Het is een bijzondere vorm van volharding die viroloog Marc Van Ranst tentoonspreidt in zijn nieuwste column in sossenkrant ‘De Morgen’. Vijf jaar na de eerste lockdown kijkt hij terug op de pandemie als een generaal die met nostalgie zijn oude veldslagen oprakelt. De boodschap? We hebben het samen gedaan, het was zwaar, maar de maatregelen hebben keigoed gewerkt en eigenlijk mogen we best trots zijn. Kritiek? Ach, dat komt alleen van een piepkleine, luidruchtige minderheid van wappies, egoïsten en onnozelaars.
Dat narratief blijft merkwaardig, zeker nu steeds meer internationale wetenschappers – waaronder topprofessor en epidemioloog John Ioannidis van Stanford – tot een heel andere conclusie komen. Zij nemen de maatregelen van destijds opnieuw onder de loep en durven zich af te vragen: Waren de lockdowns eigenlijk wel proportioneel en effectief?
Van Ranst blijft echter vasthouden aan het dogma dat de lockdown een succes was. Volgens hem zagen we “tien dagen na de lockdown een vertraging in de stijging van de cijfers, na elf dagen stabilisatie, en daarna daalden de hospitalisatiecijfers.” Eureka! De lockdown had gewerkt.
Maar wacht eens even. Ioannidis en tal van andere experts wezen al herhaaldelijk op een cruciaal detail: pandemieën volgen natuurlijke golven. Ook zonder ingrijpende maatregelen zagen we in de meeste landen – lockdown of niet – een vergelijkbaar patroon in de verspreiding en daling van het virus.
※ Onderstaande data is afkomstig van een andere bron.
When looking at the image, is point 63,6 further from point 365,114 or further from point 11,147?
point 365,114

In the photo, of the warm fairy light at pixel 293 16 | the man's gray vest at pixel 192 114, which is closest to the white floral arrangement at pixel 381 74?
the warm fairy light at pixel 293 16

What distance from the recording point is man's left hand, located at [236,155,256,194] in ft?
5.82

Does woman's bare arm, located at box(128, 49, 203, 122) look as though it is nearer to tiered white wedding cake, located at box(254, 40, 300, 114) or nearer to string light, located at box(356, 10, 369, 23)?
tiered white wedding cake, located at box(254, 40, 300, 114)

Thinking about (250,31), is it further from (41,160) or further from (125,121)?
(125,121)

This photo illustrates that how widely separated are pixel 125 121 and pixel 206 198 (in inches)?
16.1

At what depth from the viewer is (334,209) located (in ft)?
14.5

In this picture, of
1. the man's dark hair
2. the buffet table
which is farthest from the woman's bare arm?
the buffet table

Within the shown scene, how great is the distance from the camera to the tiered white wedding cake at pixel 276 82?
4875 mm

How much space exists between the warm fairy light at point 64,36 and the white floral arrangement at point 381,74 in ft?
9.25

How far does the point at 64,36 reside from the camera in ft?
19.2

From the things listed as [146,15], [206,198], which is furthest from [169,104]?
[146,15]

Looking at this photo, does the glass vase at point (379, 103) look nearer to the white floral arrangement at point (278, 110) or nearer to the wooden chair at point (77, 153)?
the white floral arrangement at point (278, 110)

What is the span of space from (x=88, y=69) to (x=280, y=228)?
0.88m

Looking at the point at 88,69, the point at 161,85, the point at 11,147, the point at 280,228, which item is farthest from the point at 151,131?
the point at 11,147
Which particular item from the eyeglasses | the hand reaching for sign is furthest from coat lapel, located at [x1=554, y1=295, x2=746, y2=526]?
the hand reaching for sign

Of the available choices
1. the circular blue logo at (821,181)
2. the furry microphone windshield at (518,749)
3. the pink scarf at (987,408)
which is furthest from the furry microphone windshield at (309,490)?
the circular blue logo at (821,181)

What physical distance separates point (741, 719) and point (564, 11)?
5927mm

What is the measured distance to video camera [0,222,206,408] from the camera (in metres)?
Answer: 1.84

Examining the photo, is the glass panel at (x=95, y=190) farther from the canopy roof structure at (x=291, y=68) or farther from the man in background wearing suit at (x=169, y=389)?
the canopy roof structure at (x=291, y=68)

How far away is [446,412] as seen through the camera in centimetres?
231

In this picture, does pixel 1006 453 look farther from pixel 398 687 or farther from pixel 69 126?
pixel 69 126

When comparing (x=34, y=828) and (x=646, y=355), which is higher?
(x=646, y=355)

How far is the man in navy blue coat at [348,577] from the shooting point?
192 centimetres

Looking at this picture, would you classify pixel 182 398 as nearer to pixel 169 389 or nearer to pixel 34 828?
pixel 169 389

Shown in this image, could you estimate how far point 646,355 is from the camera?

En dan is er nog de vraag: op basis van welke data werd die lockdown eigenlijk afgekondigd?
Landen die niet in een extreme lockdown gingen, zoals Zweden, hadden uiteindelijk vergelijkbare sterftecijfers als landen die maandenlang hun burgers opsloten. Zelfs de Wereldgezondheidsorganisatie gaf later toe dat lockdowns vooral een ramp waren voor de volksgezondheid, economie en het mentale welzijn. Maar bij ons blijft men hardnekkig volhouden dat het absoluut nodig was.
Tous ensemble… of toch niet?
Van Ranst hamert ook op het ‘collectieve’ aspect van de pandemie. Iedereen heeft offers gebracht, maar dankzij solidariteit en wetenschap hebben we het gehaald. Dat klinkt mooi, maar het negeert een pijnlijk feit: miljoenen mensen werden buitenspel gezet als ze kritische vragen durfden te stellen. Wie destijds opmerkte dat lockdowns meer kwaad dan goed deden, werd belachelijk gemaakt. Wie twijfels had bij de proportionaliteit van de maatregelen, werd weggezet als ‘covidioot’. En wie zich niet meteen naar de vaccinatiecentra wilde haasten, werd weggezet als asociaal en gevaarlijk.
Dat er ondertussen ernstige vragen zijn over de effectiviteit van mRNA-injecties tegen verspreiding van het virus? Dat er meer en meer rapporten verschijnen over de gevolgen van het lockdownbeleid op jonge generaties, de economie en de volksgezondheid? Ach, die onderwerpen laat Van Ranst liever links liggen.
En waar is de ‘transparantie’ gebleven?
Professor Ioannidis gaf in zijn recente gesprek in Berlijn nog iets anders aan: het debat over de pandemie werd al snel een kwestie van politiek en geheimhouding. Gelekte documenten – zoals de RKI-minutes in Duitsland – toonden hoe politieke belangen vaak belangrijker waren dan wetenschappelijke nuancering.
Bij ons? Stilte. Vragen over het beleid worden ofwel genegeerd, ofwel weggewuifd met een betuttelend “we hebben het samen gedaan en goed gedaan.”
‘t Is verdorie tijd om het narratief te laten varen!
Wat Van Ranst in zijn column doet, is niets anders dan de geschiedenis vervalsen. Het lockdownbeleid heeft onmiskenbaar een immense impact gehad, maar niet alleen op een positieve manier. Als we écht lessen willen trekken, dan moet er plaats zijn voor eerlijke evaluatie, niet voor selectief geheugenverlies.
Dus misschien is het tijd om de Tous ensemble-trom niet langer te roeren en in plaats daarvan eens grondig naar de feiten te kijken. Want hoe langer men blijft vasthouden aan het oude narratief, hoe luider die ‘piepkleine minderheid’ zal blijven roepen. En terecht.